_Given problem_
Count the lines in the entries below that contain the string "locateOnScreen", and give only that number.

— Start Exercise input —

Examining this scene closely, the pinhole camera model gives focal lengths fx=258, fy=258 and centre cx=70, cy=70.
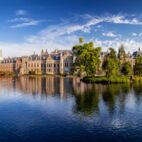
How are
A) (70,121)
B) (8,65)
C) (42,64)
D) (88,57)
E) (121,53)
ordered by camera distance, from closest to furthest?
1. (70,121)
2. (88,57)
3. (121,53)
4. (42,64)
5. (8,65)

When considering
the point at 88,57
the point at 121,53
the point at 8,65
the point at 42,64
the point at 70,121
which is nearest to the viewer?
the point at 70,121

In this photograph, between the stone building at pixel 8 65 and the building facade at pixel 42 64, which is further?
the stone building at pixel 8 65

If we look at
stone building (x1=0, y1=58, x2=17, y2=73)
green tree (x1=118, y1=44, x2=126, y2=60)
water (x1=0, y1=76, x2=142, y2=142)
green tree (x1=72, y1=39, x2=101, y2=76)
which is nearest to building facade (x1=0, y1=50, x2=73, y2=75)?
stone building (x1=0, y1=58, x2=17, y2=73)

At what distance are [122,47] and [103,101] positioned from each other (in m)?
90.3

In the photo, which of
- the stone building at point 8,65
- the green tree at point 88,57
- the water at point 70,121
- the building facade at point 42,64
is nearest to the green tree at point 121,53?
the green tree at point 88,57

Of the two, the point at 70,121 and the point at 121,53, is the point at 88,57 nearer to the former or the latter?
the point at 121,53

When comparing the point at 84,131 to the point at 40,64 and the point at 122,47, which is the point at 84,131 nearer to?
the point at 122,47

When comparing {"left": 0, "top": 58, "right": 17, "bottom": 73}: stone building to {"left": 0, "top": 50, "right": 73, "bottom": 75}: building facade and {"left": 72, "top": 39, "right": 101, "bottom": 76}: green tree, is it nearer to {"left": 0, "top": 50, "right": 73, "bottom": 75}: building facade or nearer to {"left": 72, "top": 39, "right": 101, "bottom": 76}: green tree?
{"left": 0, "top": 50, "right": 73, "bottom": 75}: building facade

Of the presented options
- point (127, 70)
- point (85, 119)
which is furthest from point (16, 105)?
point (127, 70)

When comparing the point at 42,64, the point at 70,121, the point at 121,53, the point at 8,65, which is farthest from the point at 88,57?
the point at 8,65

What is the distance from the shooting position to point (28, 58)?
180375mm

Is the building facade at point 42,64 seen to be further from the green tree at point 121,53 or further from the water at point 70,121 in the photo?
the water at point 70,121

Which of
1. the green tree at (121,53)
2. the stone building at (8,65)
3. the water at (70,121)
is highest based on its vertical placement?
the green tree at (121,53)

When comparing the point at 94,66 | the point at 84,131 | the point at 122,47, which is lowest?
the point at 84,131
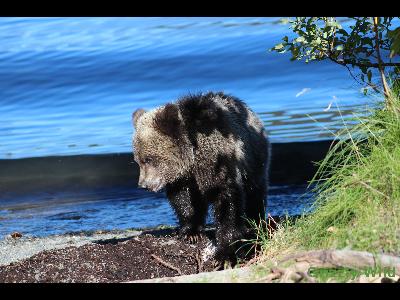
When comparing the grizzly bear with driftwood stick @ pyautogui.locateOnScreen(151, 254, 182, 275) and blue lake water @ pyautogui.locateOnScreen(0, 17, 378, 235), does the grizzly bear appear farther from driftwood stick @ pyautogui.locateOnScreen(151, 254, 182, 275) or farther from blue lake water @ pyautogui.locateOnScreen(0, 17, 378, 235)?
blue lake water @ pyautogui.locateOnScreen(0, 17, 378, 235)

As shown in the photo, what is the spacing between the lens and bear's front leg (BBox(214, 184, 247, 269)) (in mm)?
7770

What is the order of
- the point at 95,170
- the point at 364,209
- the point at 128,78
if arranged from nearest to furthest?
the point at 364,209, the point at 95,170, the point at 128,78

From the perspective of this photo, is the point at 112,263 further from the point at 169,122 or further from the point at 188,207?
the point at 169,122

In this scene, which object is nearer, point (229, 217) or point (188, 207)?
point (229, 217)

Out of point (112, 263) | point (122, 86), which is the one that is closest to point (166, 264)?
point (112, 263)

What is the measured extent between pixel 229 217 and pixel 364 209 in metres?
1.91

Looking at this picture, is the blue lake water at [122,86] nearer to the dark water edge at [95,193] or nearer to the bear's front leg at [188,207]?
the dark water edge at [95,193]

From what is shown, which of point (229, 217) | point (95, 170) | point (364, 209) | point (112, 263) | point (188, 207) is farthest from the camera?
point (95, 170)

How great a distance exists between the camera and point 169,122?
784 centimetres

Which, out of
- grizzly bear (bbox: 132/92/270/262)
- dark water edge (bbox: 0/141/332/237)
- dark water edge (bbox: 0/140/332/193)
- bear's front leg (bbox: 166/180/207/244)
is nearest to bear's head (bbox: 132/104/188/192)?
grizzly bear (bbox: 132/92/270/262)

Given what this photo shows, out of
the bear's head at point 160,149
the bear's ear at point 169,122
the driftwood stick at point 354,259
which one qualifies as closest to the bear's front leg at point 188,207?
the bear's head at point 160,149

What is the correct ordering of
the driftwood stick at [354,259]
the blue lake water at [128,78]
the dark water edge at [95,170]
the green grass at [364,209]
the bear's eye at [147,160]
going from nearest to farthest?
1. the driftwood stick at [354,259]
2. the green grass at [364,209]
3. the bear's eye at [147,160]
4. the dark water edge at [95,170]
5. the blue lake water at [128,78]

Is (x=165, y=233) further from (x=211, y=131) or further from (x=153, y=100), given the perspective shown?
(x=153, y=100)

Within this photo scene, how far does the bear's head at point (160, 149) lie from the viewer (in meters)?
7.86
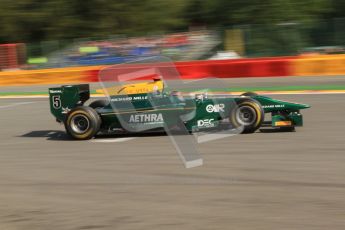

— End Exercise input —

_Task output_
2